5. Hepatitis B vaccination: Medical indications: hemodialysis patients, patients
who receive clotting-factor concentrates. Occupational indications: healthcare workers and public-safety workers who have exposure to blood in the
workplace, persons in training in schools of medicine, dentistry, nursing,
laboratory technology, and other allied health professions. Behavioral
indications: injecting drug users, persons with more than one sex partner in
the previous 6 months, persons with a recently acquired sexually-transmitted
disease (STD), all clients in STD clinics, men who have sex with men. Other
indications: household contacts and sex partners of persons with chronic
HBV infection, clients and staff of institutions for the developmentally
disabled, international travelers who will be in countries with high or
intermediate prevalence of chronic HBV infection for more than 6 months,
inmates of correctional facilities. MMWR 1991; 40 (RR-13): 1-25.
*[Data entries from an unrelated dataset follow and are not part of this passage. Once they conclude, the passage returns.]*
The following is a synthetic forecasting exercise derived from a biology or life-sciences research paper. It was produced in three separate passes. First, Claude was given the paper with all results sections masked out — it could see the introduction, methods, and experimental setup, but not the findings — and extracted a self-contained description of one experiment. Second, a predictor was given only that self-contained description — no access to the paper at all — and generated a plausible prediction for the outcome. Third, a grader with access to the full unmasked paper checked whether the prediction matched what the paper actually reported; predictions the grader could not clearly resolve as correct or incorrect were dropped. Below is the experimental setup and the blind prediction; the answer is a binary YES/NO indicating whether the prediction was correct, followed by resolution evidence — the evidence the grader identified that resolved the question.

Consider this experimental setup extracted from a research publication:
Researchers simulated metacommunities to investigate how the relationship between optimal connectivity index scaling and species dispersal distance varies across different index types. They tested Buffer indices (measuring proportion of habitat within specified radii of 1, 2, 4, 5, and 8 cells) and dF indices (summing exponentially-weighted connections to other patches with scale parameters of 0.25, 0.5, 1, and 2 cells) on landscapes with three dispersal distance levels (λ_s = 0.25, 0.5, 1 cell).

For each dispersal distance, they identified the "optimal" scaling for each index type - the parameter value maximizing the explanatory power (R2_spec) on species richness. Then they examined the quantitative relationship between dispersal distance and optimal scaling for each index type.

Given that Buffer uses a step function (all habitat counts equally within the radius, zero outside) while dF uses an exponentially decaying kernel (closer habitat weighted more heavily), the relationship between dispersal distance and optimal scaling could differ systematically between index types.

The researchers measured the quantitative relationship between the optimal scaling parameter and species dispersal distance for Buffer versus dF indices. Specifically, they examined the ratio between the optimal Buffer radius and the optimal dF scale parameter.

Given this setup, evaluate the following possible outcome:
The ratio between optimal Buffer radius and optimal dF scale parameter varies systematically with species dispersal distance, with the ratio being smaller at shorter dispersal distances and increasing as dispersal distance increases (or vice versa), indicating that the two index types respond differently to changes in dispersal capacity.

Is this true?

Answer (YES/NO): NO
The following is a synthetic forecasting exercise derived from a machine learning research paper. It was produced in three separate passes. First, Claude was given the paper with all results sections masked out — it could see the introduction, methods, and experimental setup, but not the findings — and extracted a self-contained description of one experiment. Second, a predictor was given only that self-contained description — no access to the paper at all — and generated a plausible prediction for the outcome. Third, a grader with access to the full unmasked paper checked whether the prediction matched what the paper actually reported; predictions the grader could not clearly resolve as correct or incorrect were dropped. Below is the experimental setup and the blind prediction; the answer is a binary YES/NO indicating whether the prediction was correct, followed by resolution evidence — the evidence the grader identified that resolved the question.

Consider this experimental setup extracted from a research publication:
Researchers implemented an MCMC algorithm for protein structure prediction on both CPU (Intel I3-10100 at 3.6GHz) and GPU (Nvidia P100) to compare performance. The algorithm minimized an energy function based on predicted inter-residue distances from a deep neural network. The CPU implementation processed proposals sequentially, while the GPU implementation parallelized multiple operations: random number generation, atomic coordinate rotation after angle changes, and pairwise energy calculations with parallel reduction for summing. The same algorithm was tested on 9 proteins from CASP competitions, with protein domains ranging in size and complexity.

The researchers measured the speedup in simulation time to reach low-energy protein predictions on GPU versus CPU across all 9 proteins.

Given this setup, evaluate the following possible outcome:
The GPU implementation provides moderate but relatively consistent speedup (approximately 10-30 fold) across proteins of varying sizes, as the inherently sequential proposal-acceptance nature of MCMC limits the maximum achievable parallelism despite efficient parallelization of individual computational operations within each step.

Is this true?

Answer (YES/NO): NO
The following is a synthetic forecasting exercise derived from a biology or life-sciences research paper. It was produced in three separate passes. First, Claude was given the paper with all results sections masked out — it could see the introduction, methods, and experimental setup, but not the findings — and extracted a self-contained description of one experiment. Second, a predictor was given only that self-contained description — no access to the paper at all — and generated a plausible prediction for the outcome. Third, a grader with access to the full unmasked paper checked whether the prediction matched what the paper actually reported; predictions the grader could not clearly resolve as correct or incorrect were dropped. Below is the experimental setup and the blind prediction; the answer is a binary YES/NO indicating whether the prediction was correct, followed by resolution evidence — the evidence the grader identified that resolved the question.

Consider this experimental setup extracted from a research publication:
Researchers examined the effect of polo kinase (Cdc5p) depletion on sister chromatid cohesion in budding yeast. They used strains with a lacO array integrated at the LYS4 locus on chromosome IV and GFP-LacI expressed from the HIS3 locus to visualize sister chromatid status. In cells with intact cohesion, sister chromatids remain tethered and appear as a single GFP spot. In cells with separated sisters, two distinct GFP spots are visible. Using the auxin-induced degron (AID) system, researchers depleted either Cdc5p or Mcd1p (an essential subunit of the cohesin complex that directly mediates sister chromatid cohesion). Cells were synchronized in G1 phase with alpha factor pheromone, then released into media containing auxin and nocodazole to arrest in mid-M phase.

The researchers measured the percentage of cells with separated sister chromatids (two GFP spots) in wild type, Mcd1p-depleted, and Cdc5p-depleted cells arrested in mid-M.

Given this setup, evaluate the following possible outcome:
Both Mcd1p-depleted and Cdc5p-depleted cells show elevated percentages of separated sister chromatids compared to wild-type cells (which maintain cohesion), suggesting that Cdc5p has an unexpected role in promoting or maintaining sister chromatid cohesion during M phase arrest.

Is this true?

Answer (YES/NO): YES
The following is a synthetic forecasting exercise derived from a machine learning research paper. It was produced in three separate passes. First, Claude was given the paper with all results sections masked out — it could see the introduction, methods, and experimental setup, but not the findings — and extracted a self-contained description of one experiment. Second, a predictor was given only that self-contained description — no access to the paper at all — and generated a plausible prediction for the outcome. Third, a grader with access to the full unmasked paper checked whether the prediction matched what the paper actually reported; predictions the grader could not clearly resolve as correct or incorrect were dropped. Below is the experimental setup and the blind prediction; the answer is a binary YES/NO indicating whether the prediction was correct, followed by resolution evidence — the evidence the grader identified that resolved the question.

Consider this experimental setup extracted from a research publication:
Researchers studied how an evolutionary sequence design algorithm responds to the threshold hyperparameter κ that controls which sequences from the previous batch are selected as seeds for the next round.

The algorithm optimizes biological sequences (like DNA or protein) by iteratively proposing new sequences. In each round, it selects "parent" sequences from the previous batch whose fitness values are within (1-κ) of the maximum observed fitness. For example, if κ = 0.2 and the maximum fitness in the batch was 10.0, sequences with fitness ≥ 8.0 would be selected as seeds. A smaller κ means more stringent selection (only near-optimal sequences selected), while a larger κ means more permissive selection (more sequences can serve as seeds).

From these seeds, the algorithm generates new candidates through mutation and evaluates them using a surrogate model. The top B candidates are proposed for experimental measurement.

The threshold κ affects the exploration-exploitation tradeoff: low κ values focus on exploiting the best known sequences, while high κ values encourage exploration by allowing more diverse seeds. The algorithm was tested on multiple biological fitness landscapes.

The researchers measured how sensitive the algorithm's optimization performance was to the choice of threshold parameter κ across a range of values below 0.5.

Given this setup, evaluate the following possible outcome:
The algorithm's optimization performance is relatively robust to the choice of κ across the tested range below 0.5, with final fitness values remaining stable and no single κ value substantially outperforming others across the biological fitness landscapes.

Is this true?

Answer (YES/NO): YES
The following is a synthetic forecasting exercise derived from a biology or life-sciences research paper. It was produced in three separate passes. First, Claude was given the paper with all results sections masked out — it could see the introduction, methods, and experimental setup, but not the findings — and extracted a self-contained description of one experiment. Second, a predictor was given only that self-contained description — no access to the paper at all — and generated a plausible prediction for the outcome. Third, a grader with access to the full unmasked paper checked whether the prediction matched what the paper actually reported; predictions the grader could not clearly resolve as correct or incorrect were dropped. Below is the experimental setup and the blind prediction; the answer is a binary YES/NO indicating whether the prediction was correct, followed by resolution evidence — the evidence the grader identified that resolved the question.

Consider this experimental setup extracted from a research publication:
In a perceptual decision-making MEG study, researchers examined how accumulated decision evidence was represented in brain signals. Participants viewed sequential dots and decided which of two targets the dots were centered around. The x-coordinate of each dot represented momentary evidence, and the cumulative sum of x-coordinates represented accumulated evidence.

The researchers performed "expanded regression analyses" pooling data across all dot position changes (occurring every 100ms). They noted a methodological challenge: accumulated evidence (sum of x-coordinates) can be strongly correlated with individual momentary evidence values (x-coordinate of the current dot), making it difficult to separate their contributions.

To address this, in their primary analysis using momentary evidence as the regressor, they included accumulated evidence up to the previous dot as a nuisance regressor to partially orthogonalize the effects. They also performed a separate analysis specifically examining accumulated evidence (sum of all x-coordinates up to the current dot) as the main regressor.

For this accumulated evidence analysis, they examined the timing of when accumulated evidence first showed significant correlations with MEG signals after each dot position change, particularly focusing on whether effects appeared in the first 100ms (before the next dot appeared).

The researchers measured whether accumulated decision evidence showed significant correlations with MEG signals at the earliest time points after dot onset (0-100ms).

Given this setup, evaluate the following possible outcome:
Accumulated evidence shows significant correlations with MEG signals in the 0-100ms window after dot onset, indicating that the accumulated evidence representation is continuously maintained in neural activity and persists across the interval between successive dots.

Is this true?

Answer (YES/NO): YES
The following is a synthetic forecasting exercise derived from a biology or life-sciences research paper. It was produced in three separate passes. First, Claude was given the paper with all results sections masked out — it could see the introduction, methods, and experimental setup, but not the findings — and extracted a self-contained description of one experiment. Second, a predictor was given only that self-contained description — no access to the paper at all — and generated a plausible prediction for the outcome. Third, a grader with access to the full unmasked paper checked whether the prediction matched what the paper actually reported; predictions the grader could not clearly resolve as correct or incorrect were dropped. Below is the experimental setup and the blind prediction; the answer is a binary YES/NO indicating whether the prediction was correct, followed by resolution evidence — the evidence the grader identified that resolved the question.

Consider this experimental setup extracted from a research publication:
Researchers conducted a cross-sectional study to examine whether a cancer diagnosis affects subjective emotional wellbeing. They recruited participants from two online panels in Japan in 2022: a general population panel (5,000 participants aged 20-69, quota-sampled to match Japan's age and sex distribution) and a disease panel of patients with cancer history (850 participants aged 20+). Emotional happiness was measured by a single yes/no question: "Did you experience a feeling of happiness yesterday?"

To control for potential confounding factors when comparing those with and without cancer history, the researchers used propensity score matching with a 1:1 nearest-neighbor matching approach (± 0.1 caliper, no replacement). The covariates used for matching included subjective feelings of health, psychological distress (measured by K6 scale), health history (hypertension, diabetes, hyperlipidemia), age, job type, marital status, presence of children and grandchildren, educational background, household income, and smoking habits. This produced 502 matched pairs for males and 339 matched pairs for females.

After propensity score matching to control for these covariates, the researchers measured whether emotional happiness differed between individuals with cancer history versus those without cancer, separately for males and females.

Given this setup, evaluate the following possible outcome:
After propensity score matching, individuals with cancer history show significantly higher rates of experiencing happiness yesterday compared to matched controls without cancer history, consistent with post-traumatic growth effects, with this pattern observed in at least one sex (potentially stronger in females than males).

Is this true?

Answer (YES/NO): NO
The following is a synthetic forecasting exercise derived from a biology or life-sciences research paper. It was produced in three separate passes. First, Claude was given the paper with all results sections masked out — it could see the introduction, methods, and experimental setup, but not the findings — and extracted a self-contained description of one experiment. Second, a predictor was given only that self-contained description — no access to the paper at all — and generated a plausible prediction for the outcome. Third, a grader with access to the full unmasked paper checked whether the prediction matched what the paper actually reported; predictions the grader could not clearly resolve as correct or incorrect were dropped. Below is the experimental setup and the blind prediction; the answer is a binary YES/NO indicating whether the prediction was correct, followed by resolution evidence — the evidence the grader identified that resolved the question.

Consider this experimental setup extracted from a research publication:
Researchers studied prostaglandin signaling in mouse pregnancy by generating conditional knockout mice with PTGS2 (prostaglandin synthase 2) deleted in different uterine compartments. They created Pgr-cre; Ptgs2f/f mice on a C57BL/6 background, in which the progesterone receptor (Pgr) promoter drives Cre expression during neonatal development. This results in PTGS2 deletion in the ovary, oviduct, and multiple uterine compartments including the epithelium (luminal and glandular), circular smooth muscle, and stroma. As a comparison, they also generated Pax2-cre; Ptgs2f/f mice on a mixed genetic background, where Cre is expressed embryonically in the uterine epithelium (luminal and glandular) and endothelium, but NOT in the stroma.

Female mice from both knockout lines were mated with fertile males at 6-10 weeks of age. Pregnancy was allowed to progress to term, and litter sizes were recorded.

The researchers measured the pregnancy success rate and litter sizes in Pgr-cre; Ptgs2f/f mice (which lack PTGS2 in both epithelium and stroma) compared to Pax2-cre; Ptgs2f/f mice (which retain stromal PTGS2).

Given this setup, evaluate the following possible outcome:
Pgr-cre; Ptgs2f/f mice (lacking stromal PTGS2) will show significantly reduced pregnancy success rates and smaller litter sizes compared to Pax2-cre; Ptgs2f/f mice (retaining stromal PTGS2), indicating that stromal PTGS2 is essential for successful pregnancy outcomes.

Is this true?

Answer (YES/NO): YES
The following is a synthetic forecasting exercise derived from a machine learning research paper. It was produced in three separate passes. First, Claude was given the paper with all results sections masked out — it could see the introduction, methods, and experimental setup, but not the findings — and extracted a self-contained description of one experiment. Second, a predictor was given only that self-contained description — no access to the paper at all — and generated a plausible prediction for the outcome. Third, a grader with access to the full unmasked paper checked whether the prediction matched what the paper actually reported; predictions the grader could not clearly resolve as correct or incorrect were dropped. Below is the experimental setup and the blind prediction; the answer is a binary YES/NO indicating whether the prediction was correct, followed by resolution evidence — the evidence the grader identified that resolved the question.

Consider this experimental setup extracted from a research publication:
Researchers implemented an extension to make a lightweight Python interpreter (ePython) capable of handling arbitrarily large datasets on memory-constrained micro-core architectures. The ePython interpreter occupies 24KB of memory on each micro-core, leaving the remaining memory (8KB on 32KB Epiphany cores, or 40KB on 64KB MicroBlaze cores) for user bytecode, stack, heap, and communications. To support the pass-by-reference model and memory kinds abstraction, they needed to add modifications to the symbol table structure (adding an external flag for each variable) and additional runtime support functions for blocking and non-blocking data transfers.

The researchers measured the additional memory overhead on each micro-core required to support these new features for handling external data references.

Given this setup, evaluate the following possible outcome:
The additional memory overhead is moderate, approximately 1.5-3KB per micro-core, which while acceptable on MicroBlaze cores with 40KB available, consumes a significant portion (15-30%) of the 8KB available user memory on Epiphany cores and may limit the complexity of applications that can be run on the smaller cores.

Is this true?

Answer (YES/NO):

(www.cdc.gov/travel/diseases/hbv.htm)
6. Hepatitis A vaccination: For the combined HepA-HepB vaccine use 3 doses at
0, 1, 6 months). Medical indications: persons with clotting-factor disorders or
chronic liver disease. Behavioral indications: men who have sex with men, users of
injecting and noninjecting illegal drugs. Occupational indications: persons working
with HAV-infected primates or with HAV in a research laboratory setting. Other
indications: persons traveling to or working in countries that have high or
intermediate endemicity of hepatitis A. MMWR 1999; 48 (RR-12): 1-37.
(www.cdc.gov/travel/diseases/hav.htm)
7. Measles, Mumps, Rubella Vaccination (MMR): Measles component: Adults born
before 1957 may be considered immune to measles. Adults born in or after 1957
should receive at least one dose of MMR unless they have a medical
contraindication, documentation of at least one dose or other acceptable evidence
of immunity. A second dose of MMR is recommended for adults who:
 are recently exposed to measles or in an outbreak setting
 were previously vaccinated with killed measles vaccine
 were vaccinated with an unknown vaccine between 1963 and 1967
 are students in post-secondary educational institutions
 work in health care facilities
 plan to travel internationally
Mumps component: 1 dose of MMR should be adequate for protection.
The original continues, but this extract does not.